Isenberg cites Donald Trump’s popularity and election as a prime example of this tendency. Working-class voters celebrated his behavior and antics, as they identified themselves with it. Feeling mocked by elites, they enjoyed seeing Trump scorn the etiquette of traditional politics.
“First known as ‘waste people,’ and later ‘white trash,’ marginalized Americans were stigmatized for their inability to be productive, to own property, or to produce healthy and upwardly mobile children – the sense of uplift on which the American dream is predicated.”
Isenberg highlights the historical presence of a white underclass in American society. While the demeaning names have changed throughout history, the underclass has consistently been blamed for its poverty and discriminated against.
“Land was the principal source of wealth, and those without any had little chance to escape servitude.
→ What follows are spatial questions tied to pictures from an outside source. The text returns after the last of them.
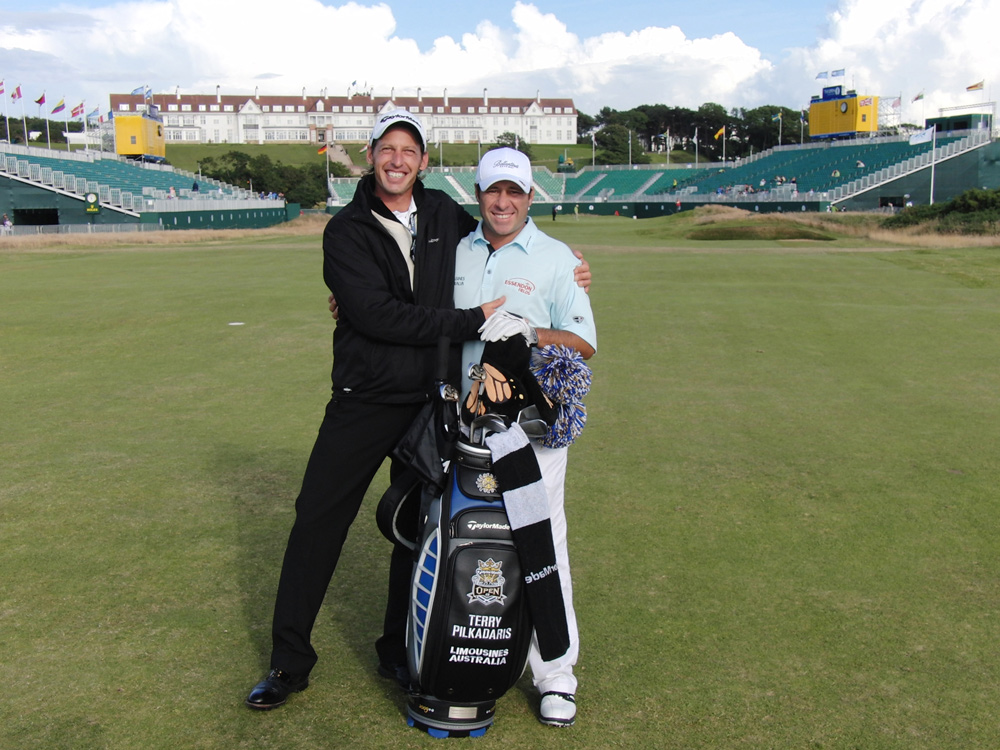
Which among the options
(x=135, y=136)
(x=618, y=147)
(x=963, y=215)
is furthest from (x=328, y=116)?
(x=963, y=215)

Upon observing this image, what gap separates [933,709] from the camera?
3510mm

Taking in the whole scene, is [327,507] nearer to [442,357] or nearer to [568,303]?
[442,357]

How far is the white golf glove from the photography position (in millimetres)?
3324

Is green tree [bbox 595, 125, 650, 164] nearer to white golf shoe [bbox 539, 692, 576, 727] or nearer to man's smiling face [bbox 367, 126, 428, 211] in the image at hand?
man's smiling face [bbox 367, 126, 428, 211]

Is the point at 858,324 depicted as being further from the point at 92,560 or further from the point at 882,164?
the point at 882,164

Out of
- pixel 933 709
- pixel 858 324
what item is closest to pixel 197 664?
pixel 933 709

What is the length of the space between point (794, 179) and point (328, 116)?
133m

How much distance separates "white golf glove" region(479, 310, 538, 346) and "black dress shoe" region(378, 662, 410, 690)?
1271 mm

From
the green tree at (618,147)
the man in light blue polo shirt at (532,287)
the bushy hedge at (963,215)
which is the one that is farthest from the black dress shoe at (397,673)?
the green tree at (618,147)

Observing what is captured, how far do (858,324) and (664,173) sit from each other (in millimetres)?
94251

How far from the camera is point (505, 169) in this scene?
11.5ft

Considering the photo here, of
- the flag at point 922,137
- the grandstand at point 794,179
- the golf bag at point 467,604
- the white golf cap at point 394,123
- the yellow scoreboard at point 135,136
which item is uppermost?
the yellow scoreboard at point 135,136

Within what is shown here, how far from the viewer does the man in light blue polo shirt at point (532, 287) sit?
11.5 feet

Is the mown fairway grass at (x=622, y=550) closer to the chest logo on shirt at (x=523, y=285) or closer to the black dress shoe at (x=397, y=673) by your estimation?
the black dress shoe at (x=397, y=673)
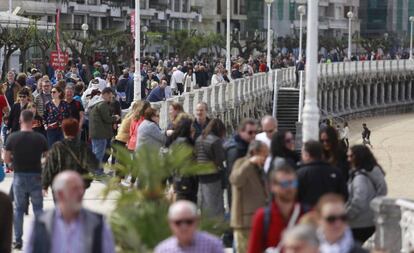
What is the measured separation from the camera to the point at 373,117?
305 feet

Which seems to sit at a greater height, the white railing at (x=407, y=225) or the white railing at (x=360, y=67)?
the white railing at (x=407, y=225)

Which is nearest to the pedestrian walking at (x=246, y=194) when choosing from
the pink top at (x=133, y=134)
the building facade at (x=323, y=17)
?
the pink top at (x=133, y=134)

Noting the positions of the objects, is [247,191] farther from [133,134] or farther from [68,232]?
[133,134]

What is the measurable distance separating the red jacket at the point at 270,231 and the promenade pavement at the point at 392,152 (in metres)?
6.52

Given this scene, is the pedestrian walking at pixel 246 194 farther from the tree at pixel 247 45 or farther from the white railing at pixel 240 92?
the tree at pixel 247 45

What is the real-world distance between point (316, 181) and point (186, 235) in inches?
110

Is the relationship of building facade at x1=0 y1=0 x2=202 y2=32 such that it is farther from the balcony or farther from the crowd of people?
the crowd of people

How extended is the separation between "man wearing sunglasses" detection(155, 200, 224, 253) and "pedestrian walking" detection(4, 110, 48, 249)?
5271 mm

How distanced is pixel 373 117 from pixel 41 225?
84381 millimetres

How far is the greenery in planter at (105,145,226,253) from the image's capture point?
10.5 metres

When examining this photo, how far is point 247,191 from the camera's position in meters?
12.0

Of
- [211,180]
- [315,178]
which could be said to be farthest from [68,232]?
[211,180]

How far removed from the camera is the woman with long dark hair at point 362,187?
1258 centimetres

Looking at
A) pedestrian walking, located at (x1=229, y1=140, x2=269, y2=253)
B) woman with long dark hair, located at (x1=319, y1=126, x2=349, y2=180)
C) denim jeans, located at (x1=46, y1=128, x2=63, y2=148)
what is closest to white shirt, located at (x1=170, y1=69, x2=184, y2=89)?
denim jeans, located at (x1=46, y1=128, x2=63, y2=148)
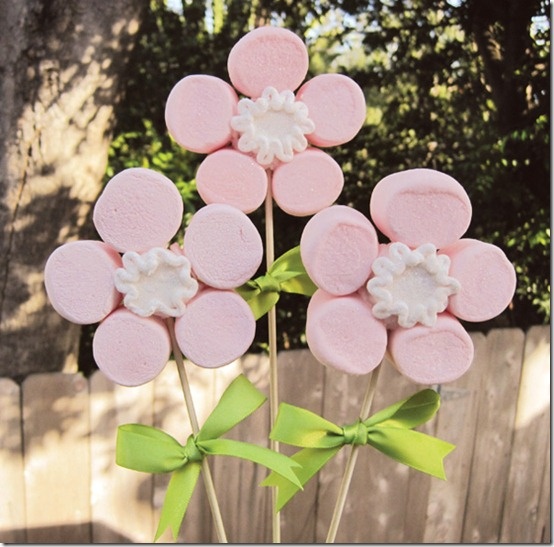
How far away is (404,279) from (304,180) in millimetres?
207

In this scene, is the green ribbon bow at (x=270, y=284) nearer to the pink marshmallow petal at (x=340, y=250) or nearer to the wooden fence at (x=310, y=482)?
the pink marshmallow petal at (x=340, y=250)

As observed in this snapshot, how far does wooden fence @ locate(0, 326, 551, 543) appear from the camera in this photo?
1657 millimetres

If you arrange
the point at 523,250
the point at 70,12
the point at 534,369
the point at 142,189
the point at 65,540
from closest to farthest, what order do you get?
the point at 142,189
the point at 70,12
the point at 65,540
the point at 534,369
the point at 523,250

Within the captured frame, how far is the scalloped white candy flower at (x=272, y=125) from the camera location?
0.90m

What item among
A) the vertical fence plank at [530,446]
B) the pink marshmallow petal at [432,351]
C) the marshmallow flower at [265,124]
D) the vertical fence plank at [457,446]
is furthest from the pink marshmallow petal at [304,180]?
the vertical fence plank at [530,446]

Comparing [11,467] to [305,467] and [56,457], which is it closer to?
[56,457]

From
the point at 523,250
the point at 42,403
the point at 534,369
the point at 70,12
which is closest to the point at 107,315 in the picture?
the point at 42,403

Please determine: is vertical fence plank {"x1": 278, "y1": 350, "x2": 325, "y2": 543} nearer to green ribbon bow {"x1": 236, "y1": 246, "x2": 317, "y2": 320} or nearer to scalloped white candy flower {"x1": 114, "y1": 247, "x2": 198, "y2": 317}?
green ribbon bow {"x1": 236, "y1": 246, "x2": 317, "y2": 320}

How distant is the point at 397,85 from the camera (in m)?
2.44

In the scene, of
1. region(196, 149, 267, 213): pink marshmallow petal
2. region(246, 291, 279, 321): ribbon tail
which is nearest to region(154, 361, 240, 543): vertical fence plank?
region(246, 291, 279, 321): ribbon tail

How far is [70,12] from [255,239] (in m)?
1.07

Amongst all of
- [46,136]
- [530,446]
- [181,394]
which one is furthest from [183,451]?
[530,446]

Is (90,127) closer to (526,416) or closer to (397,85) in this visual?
(397,85)

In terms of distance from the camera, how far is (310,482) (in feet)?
6.01
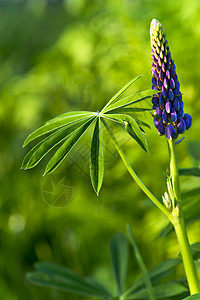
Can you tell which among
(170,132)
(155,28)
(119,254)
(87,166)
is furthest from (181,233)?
(87,166)

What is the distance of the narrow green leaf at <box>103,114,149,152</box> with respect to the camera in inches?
17.5

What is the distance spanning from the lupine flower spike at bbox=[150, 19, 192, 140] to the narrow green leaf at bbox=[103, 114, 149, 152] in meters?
0.03

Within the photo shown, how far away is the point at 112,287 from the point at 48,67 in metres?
1.05

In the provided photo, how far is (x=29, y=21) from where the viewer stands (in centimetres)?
357

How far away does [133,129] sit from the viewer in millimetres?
451

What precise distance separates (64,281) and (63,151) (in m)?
0.39

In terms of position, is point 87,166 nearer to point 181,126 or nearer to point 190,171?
point 190,171

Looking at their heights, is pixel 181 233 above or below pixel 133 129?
below

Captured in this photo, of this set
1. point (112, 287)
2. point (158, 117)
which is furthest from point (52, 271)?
point (112, 287)

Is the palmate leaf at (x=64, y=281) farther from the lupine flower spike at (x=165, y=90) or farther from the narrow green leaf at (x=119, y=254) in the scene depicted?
the lupine flower spike at (x=165, y=90)

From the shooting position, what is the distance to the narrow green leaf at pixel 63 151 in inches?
18.0

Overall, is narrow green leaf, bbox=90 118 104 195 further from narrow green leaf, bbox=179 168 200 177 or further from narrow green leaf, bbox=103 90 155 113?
narrow green leaf, bbox=179 168 200 177

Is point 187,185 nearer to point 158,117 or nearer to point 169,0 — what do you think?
point 158,117

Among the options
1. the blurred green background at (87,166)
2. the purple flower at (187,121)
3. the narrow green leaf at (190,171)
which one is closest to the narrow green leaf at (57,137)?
the purple flower at (187,121)
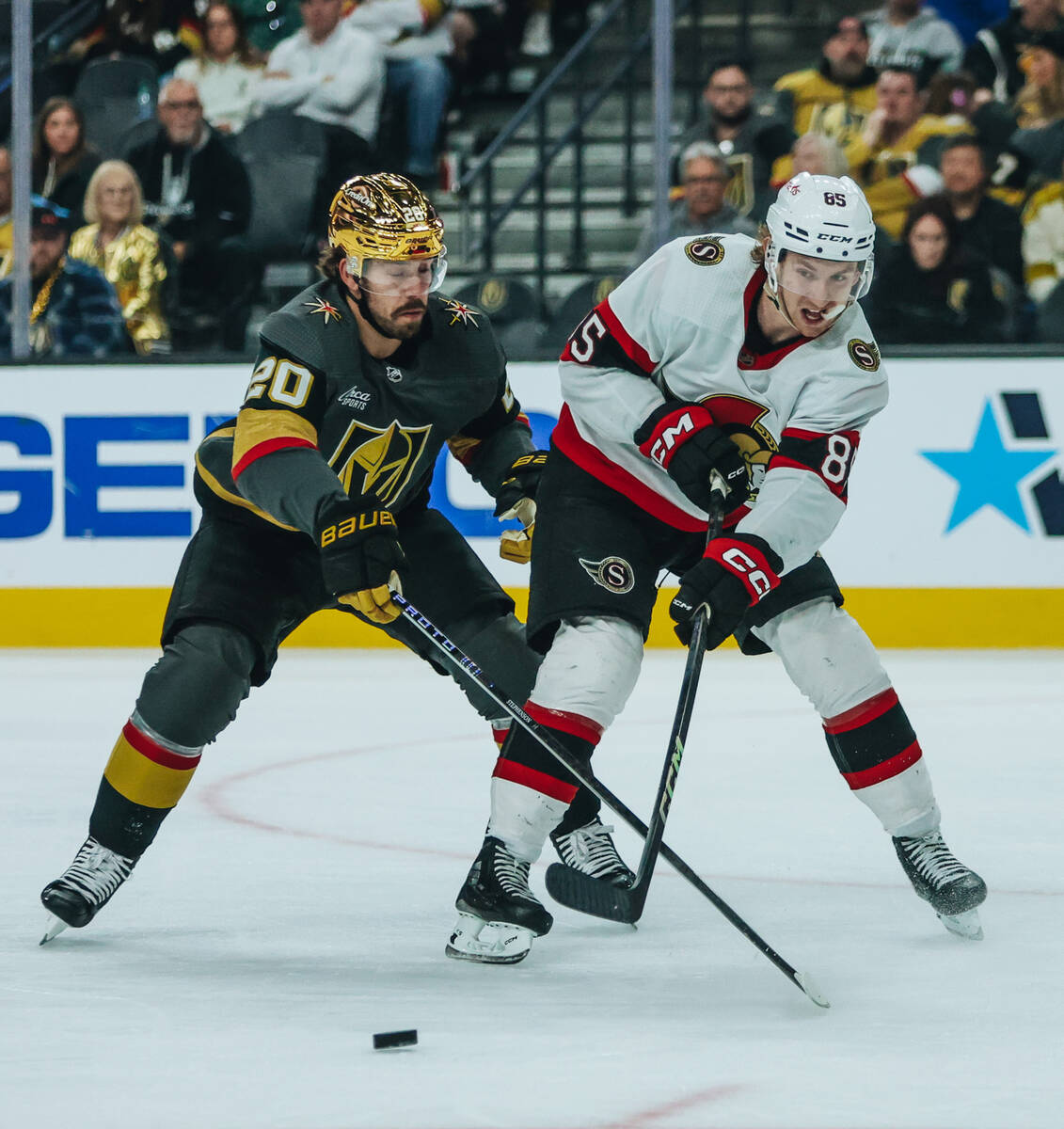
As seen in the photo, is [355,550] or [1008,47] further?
[1008,47]

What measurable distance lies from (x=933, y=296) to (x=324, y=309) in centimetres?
371

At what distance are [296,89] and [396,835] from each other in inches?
178

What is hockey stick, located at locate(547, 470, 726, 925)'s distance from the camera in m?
2.68

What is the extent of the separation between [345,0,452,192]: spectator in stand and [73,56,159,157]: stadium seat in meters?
0.86

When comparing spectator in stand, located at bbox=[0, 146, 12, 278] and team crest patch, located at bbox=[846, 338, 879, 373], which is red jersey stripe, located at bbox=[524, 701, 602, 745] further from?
spectator in stand, located at bbox=[0, 146, 12, 278]

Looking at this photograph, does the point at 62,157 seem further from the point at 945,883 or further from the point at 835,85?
the point at 945,883

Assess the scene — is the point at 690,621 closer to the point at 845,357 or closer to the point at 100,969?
the point at 845,357

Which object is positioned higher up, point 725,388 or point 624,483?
point 725,388

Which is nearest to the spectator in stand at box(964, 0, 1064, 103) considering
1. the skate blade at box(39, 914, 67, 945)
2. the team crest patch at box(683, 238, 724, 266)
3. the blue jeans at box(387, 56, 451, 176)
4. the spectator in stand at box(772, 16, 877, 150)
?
the spectator in stand at box(772, 16, 877, 150)

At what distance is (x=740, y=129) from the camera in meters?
6.85

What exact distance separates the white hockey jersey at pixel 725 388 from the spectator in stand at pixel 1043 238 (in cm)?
359

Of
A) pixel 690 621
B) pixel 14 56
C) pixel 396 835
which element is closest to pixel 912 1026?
pixel 690 621

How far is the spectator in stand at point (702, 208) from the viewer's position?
20.8 feet

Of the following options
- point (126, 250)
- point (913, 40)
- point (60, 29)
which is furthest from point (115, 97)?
point (913, 40)
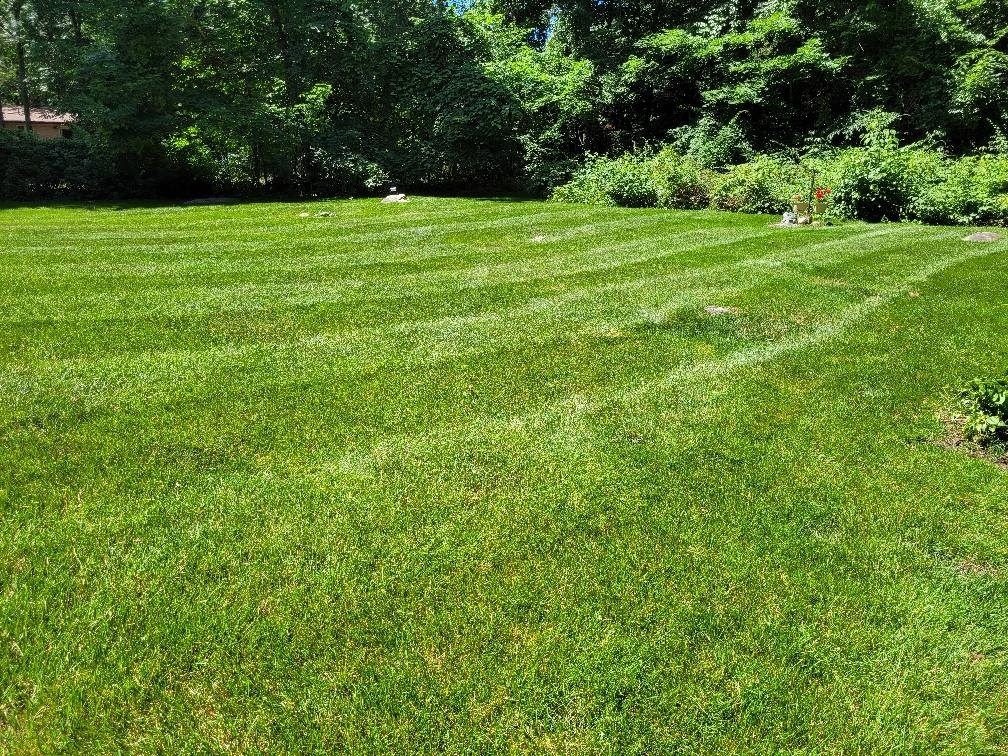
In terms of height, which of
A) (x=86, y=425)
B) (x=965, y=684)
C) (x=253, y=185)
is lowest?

It was the stigma of landlessness that would leave its mark on white trash from this day forward.”
From the earliest settlements in Puritan Massachusetts and Jamestown, Virginia, those without land were expendable. In Jamestown, they were literally worked to death. Many of the early immigrants were expelled from England and under contract to serve. They had no chance of acquiring property. Land ownership is vital to building wealth.